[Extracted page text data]
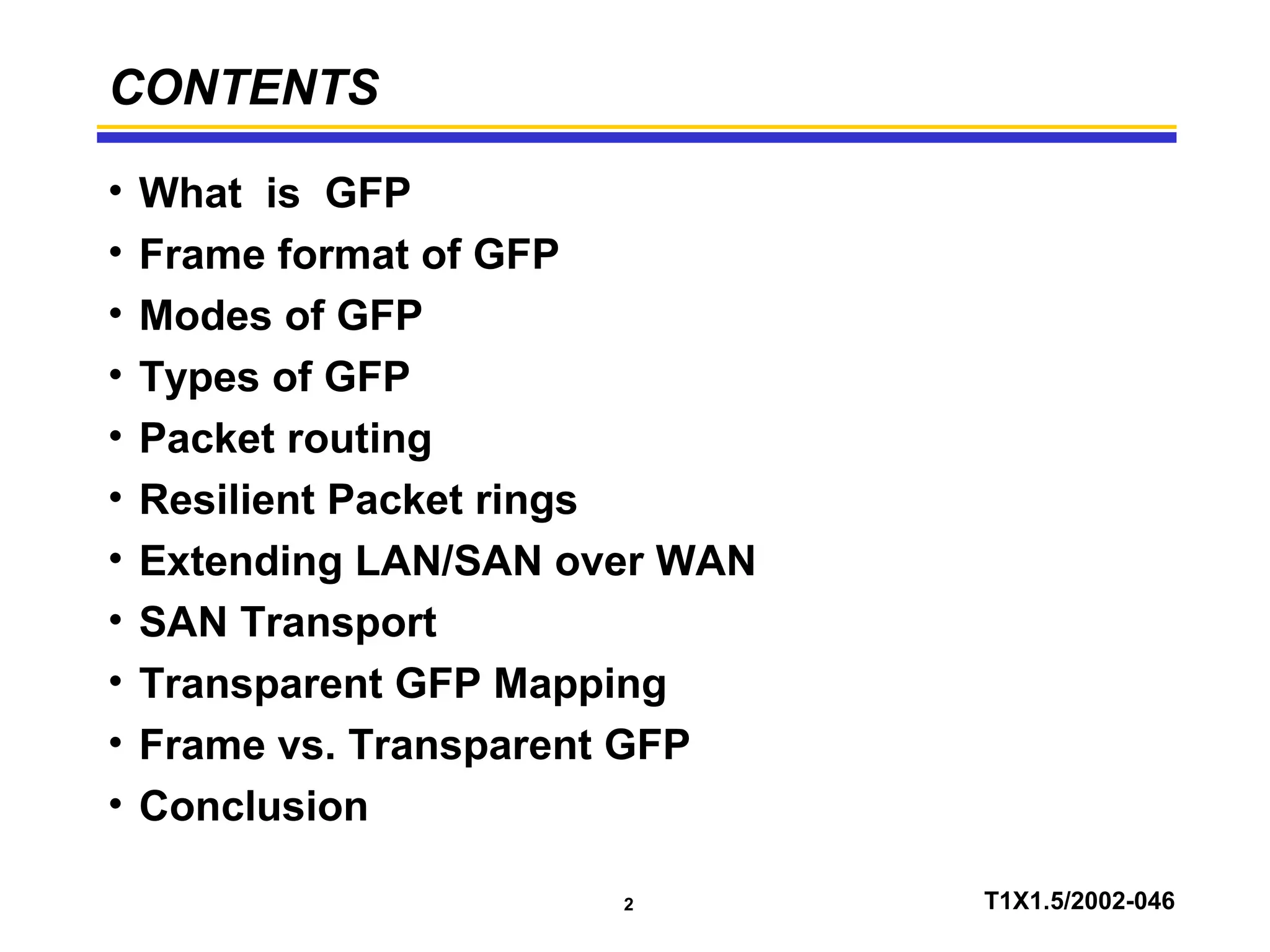 CONTENTS

• What is GFP
• Frame format of GFP
• Modes of GFP
• Types of GFP
• Packet routing
• Resilient Packet rings
• Extending LAN/SAN over WAN
• SAN Transport
• Transparent GFP Mapping
• Frame vs. Transparent GFP
• Conclusion

2

T1X1.5/2002-046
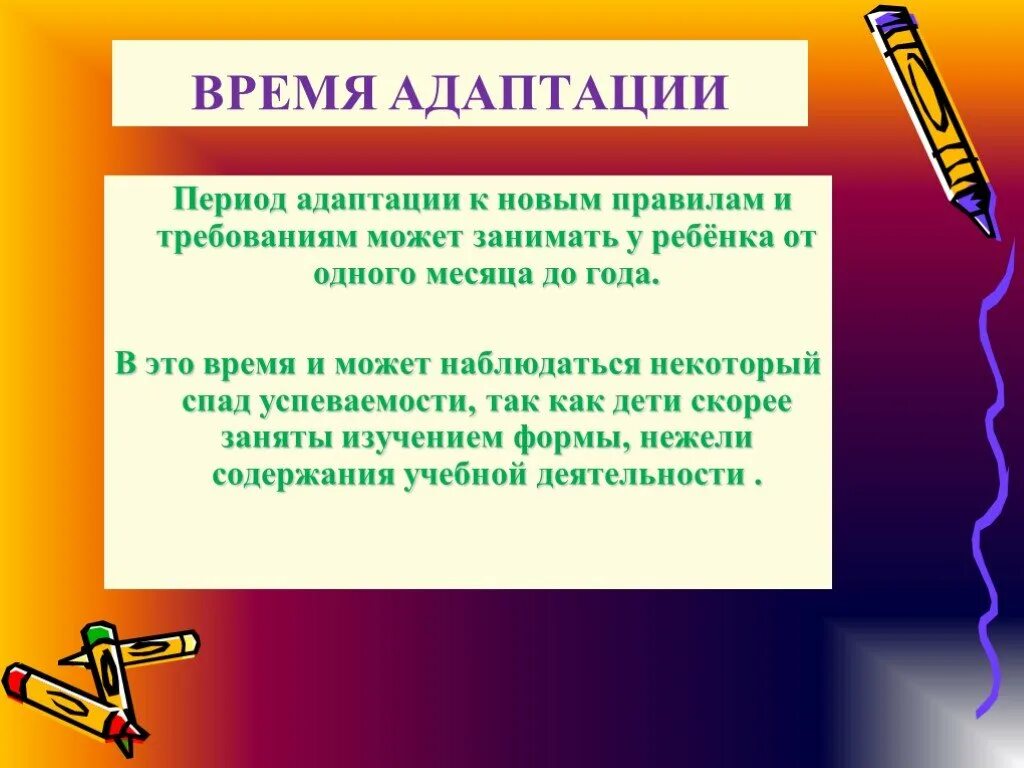 ВРЕМЯ АДАПТАЦИИ

Период адаптации к новым правилам и требованиям может занимать у ребёнка от одного месяца до года.

В это время и может наблюдаться некоторый спад успеваемости, так как дети скорее заняты изучением формы, нежели содержания учебной деятельности .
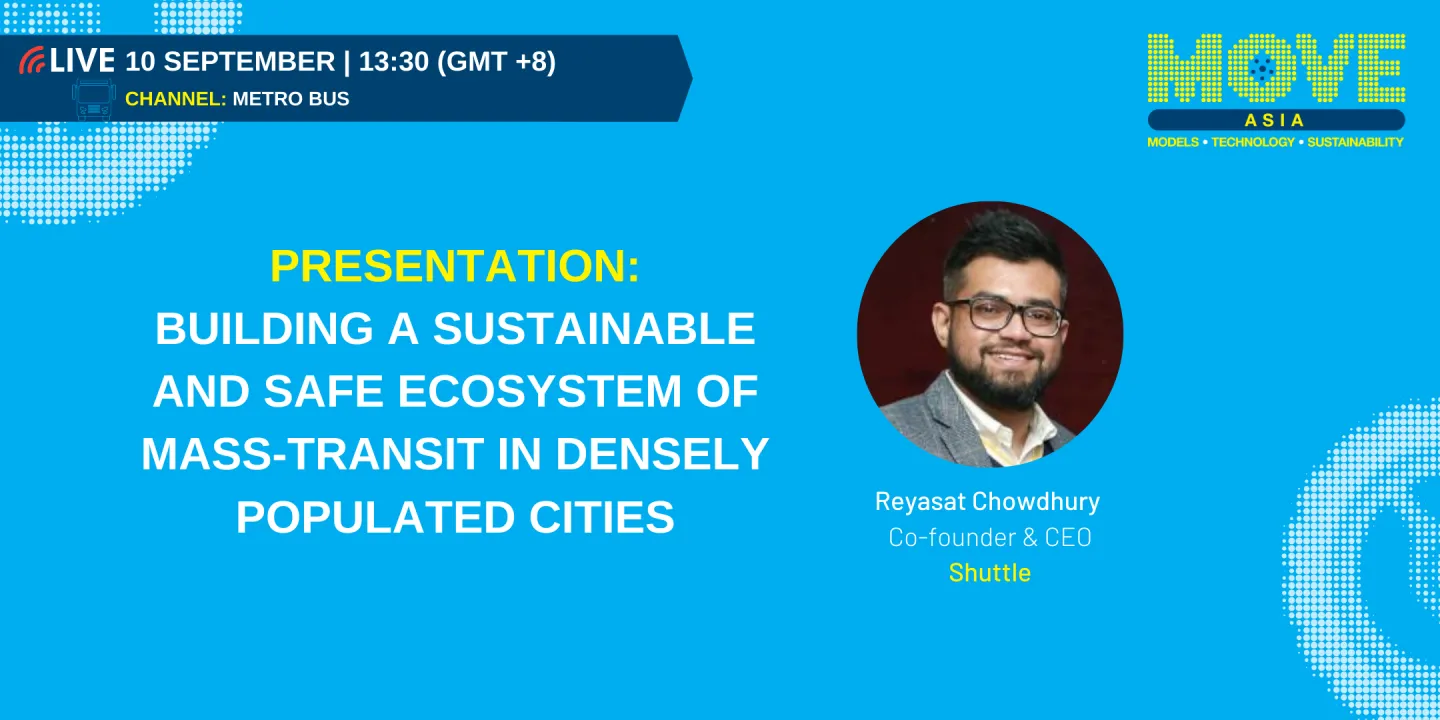 LIVE 10 SEPTEMBER | 13:30 (GMT +8)
CHANNEL: METRO BUS

MOVE
ASIA
MODELS • TECHNOLOGY • SUSTAINABILITY

PRESENTATION:
BUILDING A SUSTAINABLE AND SAFE ECOSYSTEM OF MASS-TRANSIT IN DENSELY POPULATED CITIES

Reyasat Chowdhury
Co-founder & CEO
Shuttle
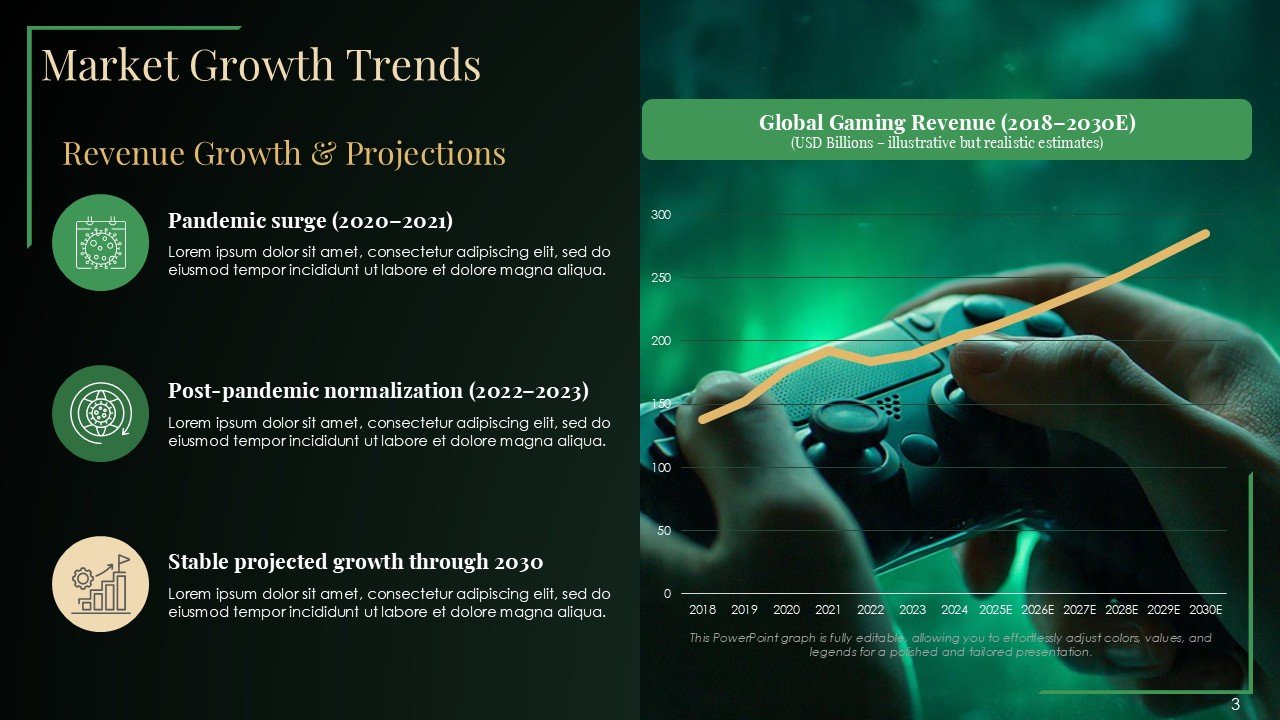 Market Growth Trends

Revenue Growth & Projections

Pandemic surge (2020–2021)
Lorem ipsum dolor sit amet, consectetur adipiscing elit, sed do eiusmod tempor incididunt ut labore et dolore magna aliqua.

Post-pandemic normalization (2022–2023)
Lorem ipsum dolor sit amet, consectetur adipiscing elit, sed do eiusmod tempor incididunt ut labore et dolore magna aliqua.

Stable projected growth through 2030
Lorem ipsum dolor sit amet, consectetur adipiscing elit, sed do eiusmod tempor incididunt ut labore et dolore magna aliqua.

Global Gaming Revenue (2018–2030E)
(USD Billions – illustrative but realistic estimates)

300
250
200
150
100
50
0
2018 2019 2020 2021 2022 2023 2024 2025E 2026E 2027E 2028E 2029E 2030E

This PowerPoint graph is fully editable, allowing you to effortlessly adjust colors, values, and legends for a polished and tailored presentation.

3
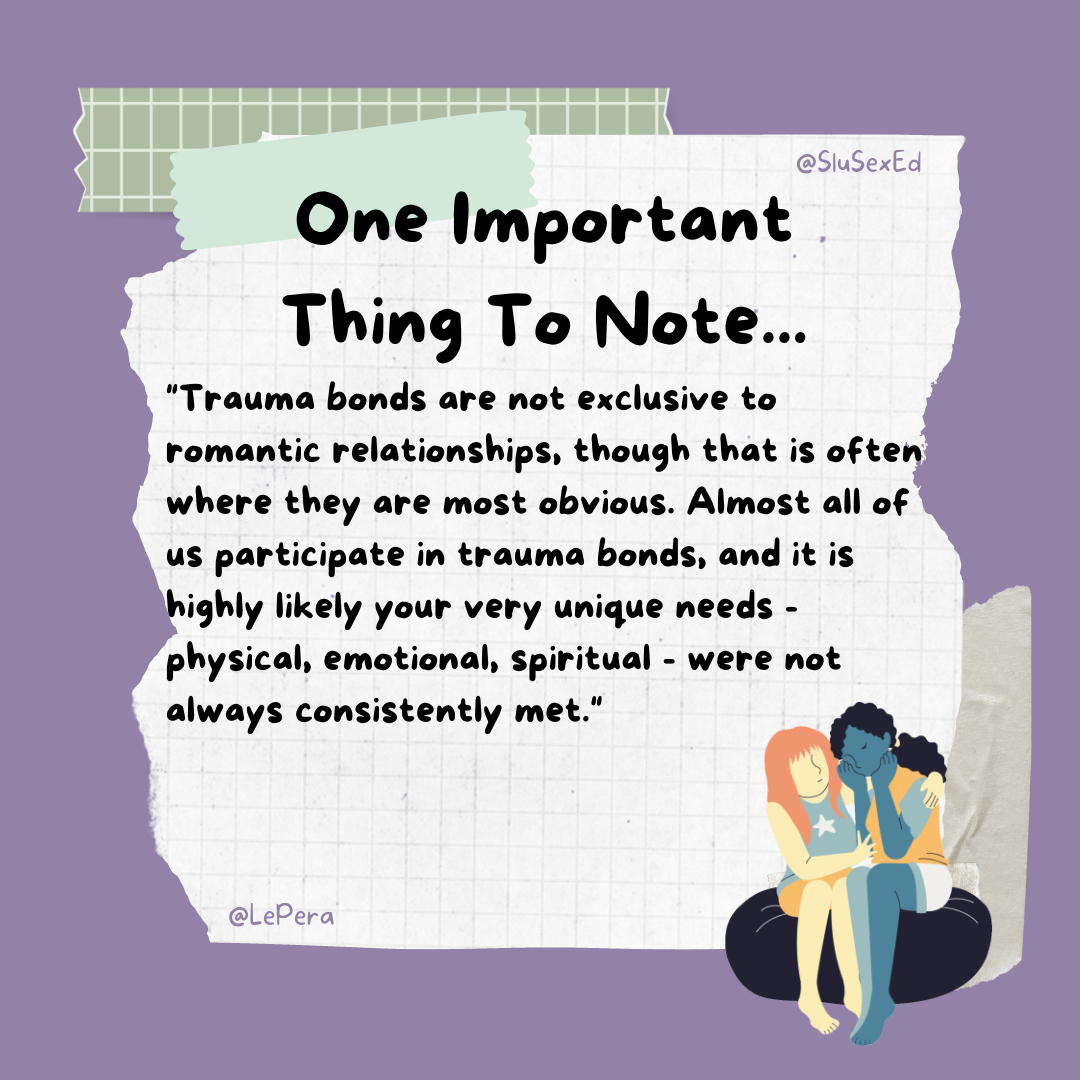 @SluSexEd

One Important Thing To Note...

"Trauma bonds are not exclusive to romantic relationships, though that is often where they are most obvious. Almost all of us participate in trauma bonds, and it is highly likely your very unique needs - physical, emotional, spiritual - were not always consistently met."

@LePera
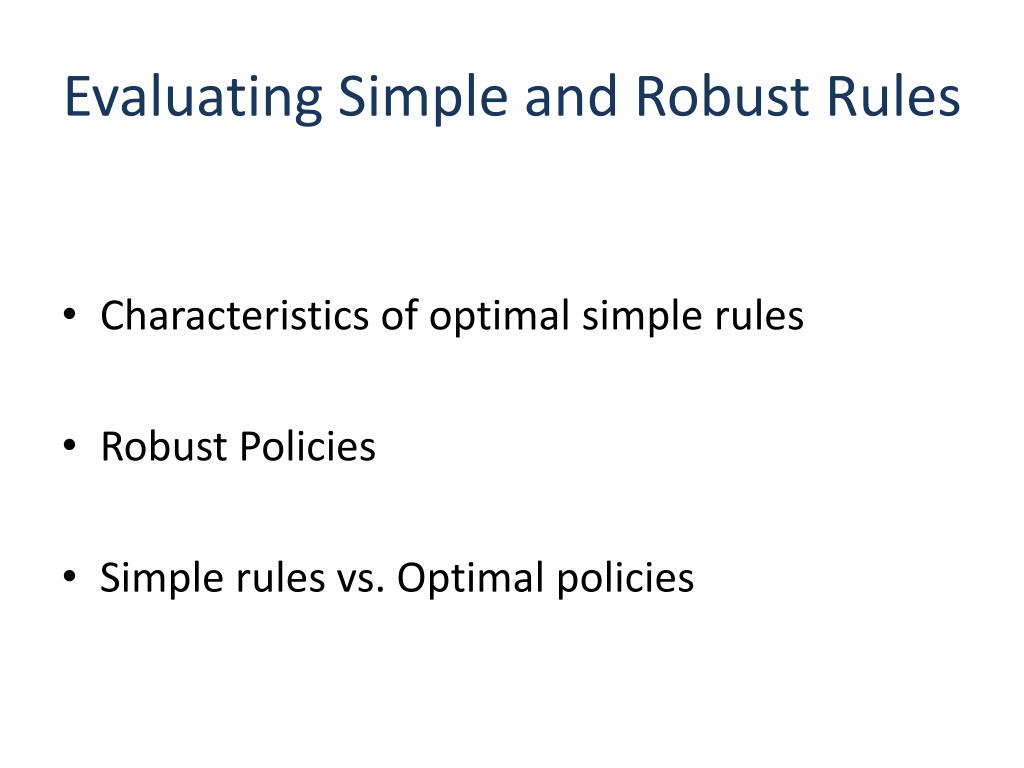 Evaluating Simple and Robust Rules

• Characteristics of optimal simple rules

• Robust Policies

• Simple rules vs. Optimal policies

Work task — Report each line in the entries where the string "Packet" occurs.

Solution to this task —
• Packet routing
• Resilient Packet rings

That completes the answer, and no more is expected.